## ACTIVITY:
Please restate the entries verbatim. The copy should hold no pictures.

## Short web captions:
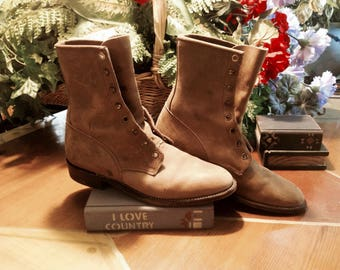 VIntage JUSTINE GRANNY BOOTS,Tan brown distressed ankle, Lace up, Distressed Boho,country  Boots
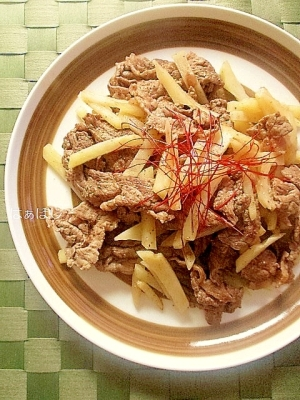 牛肉とじゃがいものピリ辛炒め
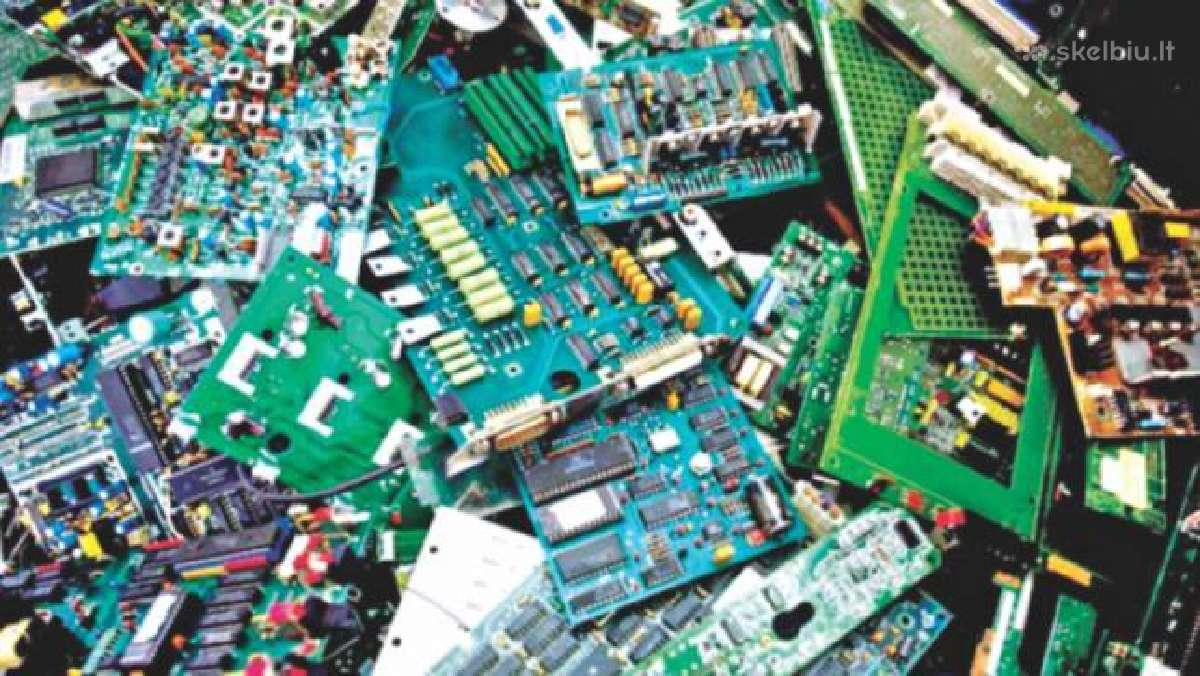 Superkame elektroniką, plokštes, metalus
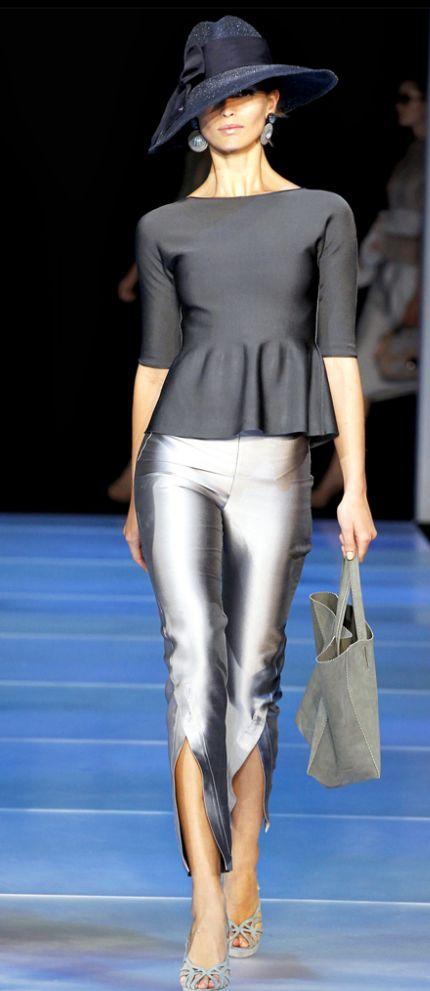 Um elegante substituto do preto -  calças prateadas
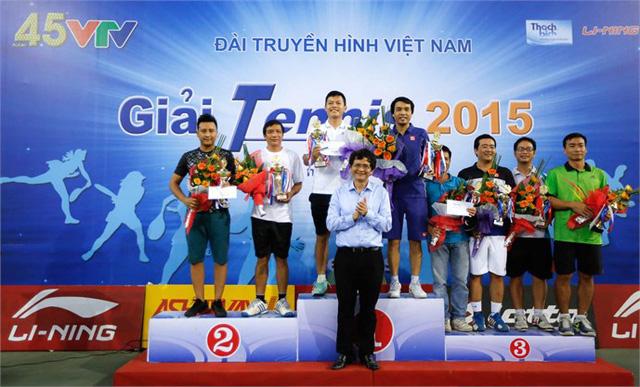 Ông Trần Bình Minh (giữa), Uỷ viên Ban chấp hành Trung ương Đảng, Tổng Giám đốc Đài THVN đã đến dự lễ bế mạcvà trao giải cho các tay vợt đoạt giải ở nội dung đôi nam (dưới 50 tuổi).
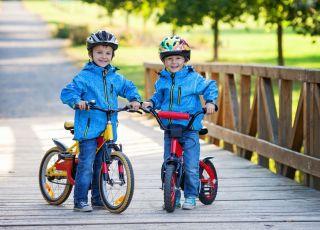 5 sportów, które możesz uprawiać z dzieckiem do późnej jesieni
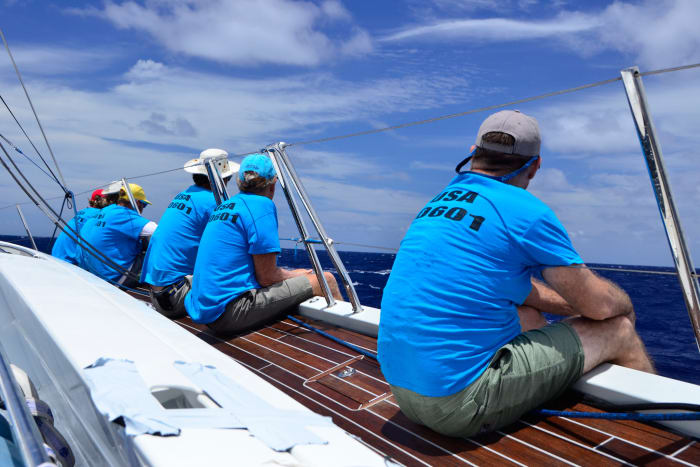 Crew on Sapphire III hiking out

## SOLUTION FOR THIS EXERCISE:
 VIntage JUSTINE GRANNY BOOTS,Tan brown distressed ankle, Lace up, Distressed Boho,country  Boots
 牛肉とじゃがいものピリ辛炒め
 Superkame elektroniką, plokštes, metalus
 Um elegante substituto do preto -  calças prateadas
 Ông Trần Bình Minh (giữa), Uỷ viên Ban chấp hành Trung ương Đảng, Tổng Giám đốc Đài THVN đã đến dự lễ bế mạcvà trao giải cho các tay vợt đoạt giải ở nội dung đôi nam (dưới 50 tuổi).
 5 sportów, które możesz uprawiać z dzieckiem do późnej jesieni
 Crew on Sapphire III hiking out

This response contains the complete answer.